Maintenant, à mi-chemin dans la campagne électorale fédérale, les partis
de l’opposition tentent de se faire du capital politique à partir des
dernières arnaques parlementaires de Harper, mais ils demeurent silencieux
sur les deux « coups » parlementaires orchestrés par Harper lorsqu’il a
fermé le parlement, un geste jugé illégal par toute une série d’experts en
droit et de spécialistes des questions constitutionnelles.
Ayant l'opportunité d'aborder encore une fois le thème du G8 et du G20,
il ont cependant refusé de soulever la question de l'appui retentissant du
gouvernement pour la répression policière exercée lors des deux sommets en
Ontario l'an dernier. Lorsque les dirigeants participant au sommet ont
quitté leur retraite dans les bois pour se rendre à Toronto, environ 18 000
policiers provenant de l'ensemble du pays avaient déjà « imposé l'ordre » au
centre-ville de Toronto, plusieurs jours avant le début des manifestations.
Des méthodes telles que l'érection de clôtures de fil barbelé,
l'intervention d'unités canines et la pratique agressive de fouilles
aléatoires ont été déployées contre les jeunes et les travailleurs
s'adonnant à leurs activités quotidiennes sans lien avec les manifestations.
Dans la semaine qui a suivi le sommet, 1100 personnes ont été arrêtées,
battues et incarcérées, dans ce qui a été la plus grande rafle de
manifestants (et de simples passants) dans l'histoire du pays.
L'abolition par la police des droits démocratiques dans les rues de
Toronto — facilitée et soutenue à tous les niveaux du gouvernement — a
choqué de larges couches de la population.

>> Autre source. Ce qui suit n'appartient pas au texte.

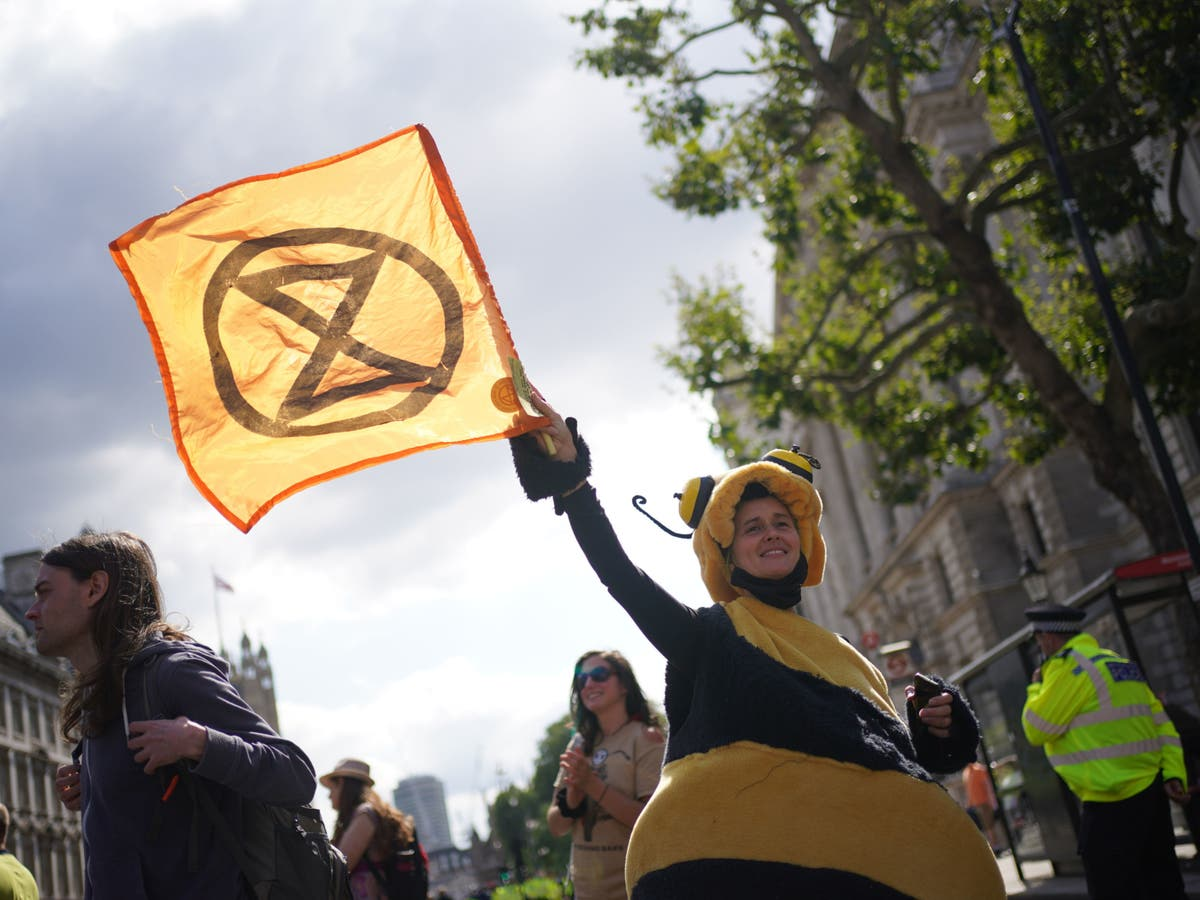 Beyond XR: How can the environment movement appeal to more conservative people?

Des manifestants ont été roués de
coups pieds et de coups de matraque, attaqués au gaz lacrymogène, piétinés
par la police à cheval et atteints par des balles de caoutchouc et de
plastique. Même avant le début des manifestations, des logements ont été
pris d'assaut au milieu de la nuit, sans que des mandats soient présentés,
dans une série d'« arrestations préventives ».
Des journalistes faisant la couverture de ces événements sans précédent
ont été interpellés et brutalisés. Ceux qui ont été arrêtés ont été placés
de force dans des cages primitives et fouillés à nu, et on leur a refusé
l'accès à toute aide juridique. À la suite du sommet, l'administration
municipale de Toronto, dirigée par un maire ayant des liens avec le Nouveau
Parti démocratique et soutenue par des conseillers de toutes les
orientations politiques, a voté à l'unanimité pour applaudir les actions de
la police.
Le refus de tous les partis politiques de soulever les questions les plus
fondamentales dans l'élection actuelle ne se limite pas qu'à ces événements
et il met à nu le caractère hypocrite du langage enflammé employé durant les
débats électoraux. Tandis que le pays est impliqué dans deux guerres, en
Afghanistan et en Libye, l'accord de tous les partis sur les déploiements
militaires fait en sorte que pas un mot n'a été dit sur la question, et ce,
malgré le fait qu'une majorité de la population du Canada s'oppose à
l'intervention militaire dans les deux pays opprimés.
De même, tous les chefs politiques sont tout à fait d'accord que le
budget fédéral doit être « équilibré » et que cela implique d'autres coupes
dans les emplois de la fonction publique et dans les programmes sociaux. Les
énormes baisses d'impôts et les sauvetages accordés aux sociétés et aux
banques au cours de la récente période ne peuvent aucunement être
contestées, si ce n'est qu'avec de belles paroles superficielles.
La tempête actuelle à propos des irrégularités parlementaires joue un
rôle important pour l'establishment politique. Afin de garder les questions
essentielles qui préoccupent les travailleurs en dehors du débat électoral,
tous les partis d'opposition au gouvernement Harper sont plus que contents
dans cette campagne de se ranger derrière le thème de la « confiance ».